Cold Plasma Covering: Applications and Experimental Investigation

Alonso-Montemayor, F. J.1*

1Programa de Posgrado en Ciencia y Tecnología de Materiales, Departamento de Materiales Cerámicos. Facultad de Ciencias Químicas, Universidad Autónoma de Coahuila. Blvd. Venustiano Carranza, 25,000. Saltillo, Coahuila, México.
*Autor de correspondencia: Tel: (844)3507038


Article PDF
JBCT Vol. 10, No. 19



El recubrimiento por plasma frío es una tecnología ecológica, económica y menos dañina para el material tratado, en comparación con la tecnología de recubrimiento químico. El recubrimiento por plasma frío es útil en varias áreas manufactureras industriales como los textiles, biochips, rodamientos de fricción, tanques de combustible, CDs (discos compactos) y DVDs (discos versátiles digitales), entre otras. La deposición por plasma frío permite depositar diferentes tipos de materiales, como películas poliméricas o partículas y nanopartículas (NPs) tipo películas, sobre una variedad de superficies de sustratos, porosos (como membranas) y no porosos, orgánicos e inorgánicos, el recubrimiento por plasma es una tecnología versátil e interesante. Por lo tanto, es importante conocer cómo trabaja la deposición por plasma frío, para desarrollar nuevas técnicas de plasma y mejorar las ya existentes. La presente revisión ofrece una comprensión concisa e introductoria acerca de la tecnología industrial del plasma frío y algunas investigaciones relacionadas.

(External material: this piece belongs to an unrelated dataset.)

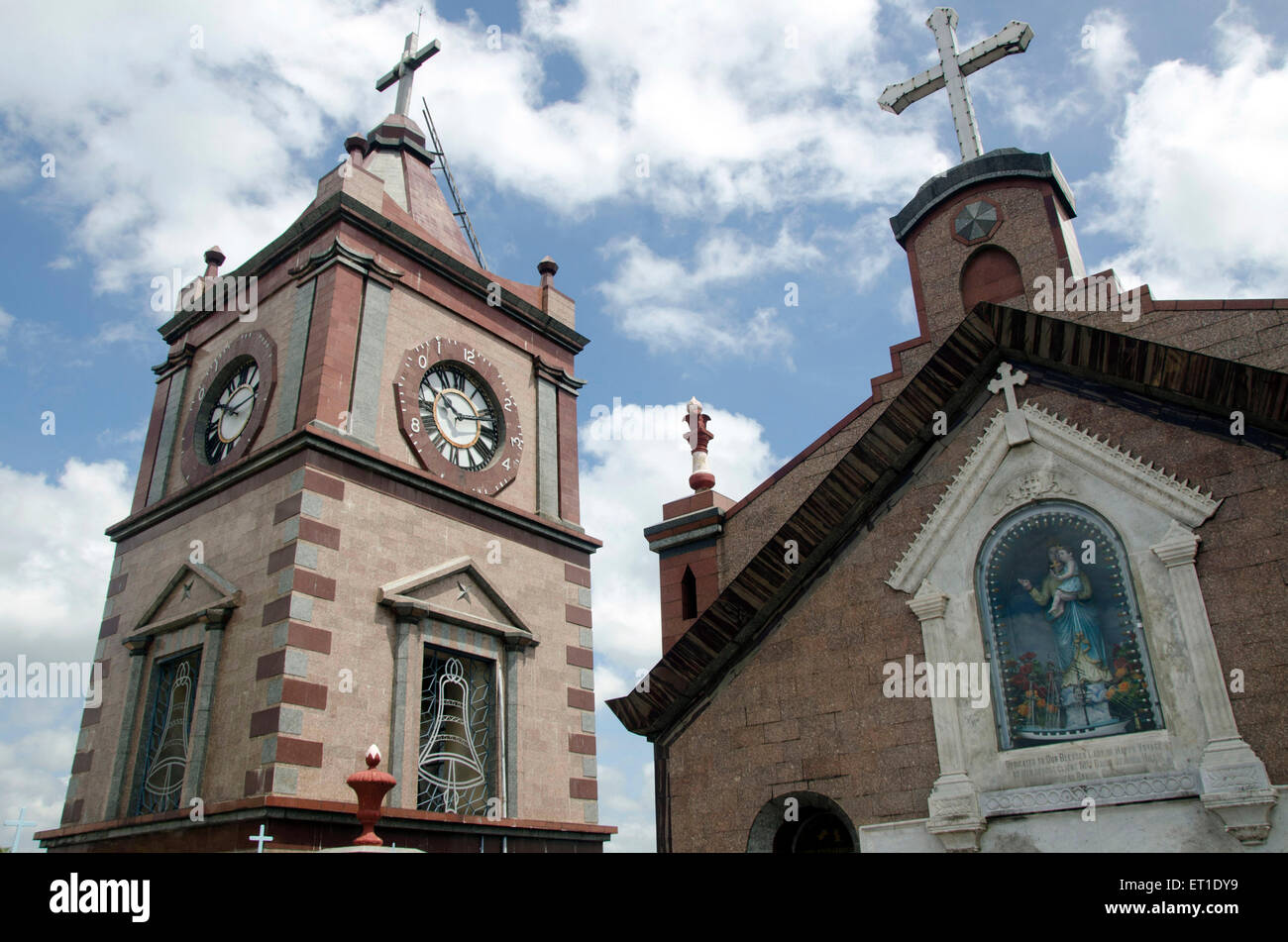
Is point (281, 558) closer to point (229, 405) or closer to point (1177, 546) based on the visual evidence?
point (229, 405)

Palabras clave: Deposito por plasma frío, plasma frío, polimerización por plasma frío, recubrimiento superficial, recubrimiento por plasma frío.


Cold plasma covering is an ecological, economically, and less harmful to treated material, technology in comparison with chemical covering technology. Cold plasma covering useful for various industrial manufacture of textiles, biochips, friction bearings, fuel tanks, CDs (compact discs), DVDs (digital versatile discs), among others. Cold plasma covering can deposit different kinds of material, as polymeric film or particles and nanoparticles (NPs) film, on a variety of different substrate surfaces, porous (as membranes) and no-porous, organics and inorganics, cold plasma covering is a versatile and interesting technology. So, is important to know how cold plasma covering works, to develop new plasma technics and improve existing ones. The present review offers a concise and introductory understanding about cold plasma covering industrial technology and some related research’s.

Keywords: Cold plasma, surface covering, cold plasma covering, cold plasma deposit, cold plasma polymerization


Interfacial adhesion between two or more material components is an important property to achieve its performance expected. Being necessary, in many cases, modify component surface, in such way that they transfer their properties to each other.

About this, cold plasma methods for surface treatment are gaining great acceptance, due plasma, being partial ionized gas by electromagnetic forces (Peratt, 2015), releases reactive species that interact with material surface, changing its chemistry and morphology. Cold plasma, as surface modification technology, promote interfacial adhesion in low range of temperature (40-120°C) working in high void, which avoids important damage in treated material, by shorts expositions (Wolf, 2016;Borjas-Ramos et al., 2014), in addition to being economically and environmentally benign technology, since it meets with some ¨green chemistry¨ principles (Anastas, 1998) such as preventing wastes, implies atomized economy, performed less hazardous synthesis, is designed for efficient energy expenditure, use renewable raw materials and is designed for degrade materials.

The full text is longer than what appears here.